El trágico 14 de julio pasado preferimos observar los juegos artificiales en Cannes y no proseguir 20 kilómetros más para llegar a Niza, donde los festejos por las fiestas patrias francesas son mayormente espectaculares. Era cerca de medianoche cuando nos enteramos de la tragedia ocurrida en el Paseo de los Ingleses, con 84 cadáveres esparcidos a lo largo de la alameda. Obra maestra del tunecino Mohamed Lahouaiej Bouhlel, quien con su acción desempolvó las reflexiones acerca de la eficacia de los lobos solitarios en los atentados terroristas.

La ironía de la guerra asimétrica que libra Occidente contra el Estado Islámico y sus epígonos en Medio Oriente y en África estuvo reflejada en el soberbio desfile militar que esa misma mañana brilló en los Campos Elíseos de la capital francesa. El moderno armamento ultrasofisticado ostentado por los gallardos soldados, secundados por las acrobacias de la aviación supersónica, hubiera podido parecer convincente disuasión para cualquier adversario potencial. Pero todo ese poderío después de pocas horas sirvió de aliciente para que un modesto inmigrante magrebino pusiera en jaque a la portentosa Francia, solamente usando un camión alquilado. Esta operación baratísima, sin costo material alguno para los instigadores del crimen (salvo la baja del fanático suicida), fue el resultado de la prédica contagiosa del yihadismo que radicaliza la mente de musulmanes y de conversos para empujarlos al combate total e inmisericorde contra los infieles.

Días después, otro extremista decapitaba al cura de la parroquia de Saint-Etienne du Rouvray.

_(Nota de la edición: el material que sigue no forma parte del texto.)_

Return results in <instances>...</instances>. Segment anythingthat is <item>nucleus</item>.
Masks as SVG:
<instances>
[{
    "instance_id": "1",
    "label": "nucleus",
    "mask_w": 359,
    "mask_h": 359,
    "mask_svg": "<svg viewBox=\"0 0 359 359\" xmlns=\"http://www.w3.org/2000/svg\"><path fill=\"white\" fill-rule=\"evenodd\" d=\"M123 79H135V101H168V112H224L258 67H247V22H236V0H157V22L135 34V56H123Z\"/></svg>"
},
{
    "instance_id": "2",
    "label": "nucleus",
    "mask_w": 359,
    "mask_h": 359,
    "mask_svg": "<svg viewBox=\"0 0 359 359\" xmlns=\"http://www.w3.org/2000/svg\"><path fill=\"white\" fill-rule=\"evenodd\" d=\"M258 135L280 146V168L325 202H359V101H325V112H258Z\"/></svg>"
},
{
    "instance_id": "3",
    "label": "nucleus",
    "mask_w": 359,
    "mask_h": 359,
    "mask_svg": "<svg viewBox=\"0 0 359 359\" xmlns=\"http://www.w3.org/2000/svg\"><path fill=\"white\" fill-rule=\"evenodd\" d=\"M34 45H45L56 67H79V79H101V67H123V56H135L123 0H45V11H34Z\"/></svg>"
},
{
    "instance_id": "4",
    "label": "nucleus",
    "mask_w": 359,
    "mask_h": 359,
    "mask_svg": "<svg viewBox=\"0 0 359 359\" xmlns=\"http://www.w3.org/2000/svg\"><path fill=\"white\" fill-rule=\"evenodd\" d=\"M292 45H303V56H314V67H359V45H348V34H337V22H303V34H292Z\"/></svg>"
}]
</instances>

En ambos casos está retratado el perfil del lobo solitario que ya en 1900 alentaba el anarquista ruso Bakunin. La diferencia estriba en que antes el objetivo era cualitativo, por ejemplo la ejecución de un alto personaje. Hoy, el lobo solitario busca causar el mayor número de víctimas posible, como el noruego Anders Breivik, en Utoya (Noruega); o el desaforado de Niza. El solitario actual no tiene ligazón orgánica alguna con la central del terror. Es capaz de llevar adelante un atentado soslayando los servicios de inteligencia, ocupados en detectar bandas de yihadistas fichados o seguir pistas religiosas de individuos radicalizados, conocidos como “sleeping cells”, o sea, células dormidas que solo despiertan al silbato del califato. En cambio, el lobo solitario, sin contacto vertical ni horizontal, representa el combatiente ideal, apodado “soldado” por el Estado Islamista y no “yihadista”, que es un cuadro entrenado; aunque ambos adoptan la suprema inmolación acudiendo a la invocación del califa que ordena arrasar con el enemigo donde se encuentre, con el arma que se halle más a mano, y textualmente instruye “atropéllalo con tu carro”. Así, la estrategia de ocupar la retaguardia del adversario es barata y no requiere despliegue bélico alguno.

Lo grave para los estrategas militares y los “gurus” de las agencias de inteligencia es que el campo terrorista establece su propia agenda y cuenta con aquel elemento temible: la imprevisibilidad del ataque, porque es el lobo quien marca el lugar y el momento oportuno. Otro componente que busca el insurgente es el efecto mediático de sus acciones, que lo convierte en celebridad mundial instantánea y que aumenta el prestigio de su organización. El terrorista aprecia la publicidad de su nombre y de su fotografía, por ello siempre deja sus señas, sea en papeles de identidad, su teléfono celular u otras prendas.

La inspiración de matar y morir como mártir fue cumplida por Bouhlel en la masacre de Niza como un desafío a la mítica fecha del 14 de julio, marca de la Revolución francesa que proclama la libertad, la igualdad y la fraternidad. El asesino aprovechó de la libertad que le brindaba aquel “Estado de derecho”, cuya inflexibilidad está ahora en discusión.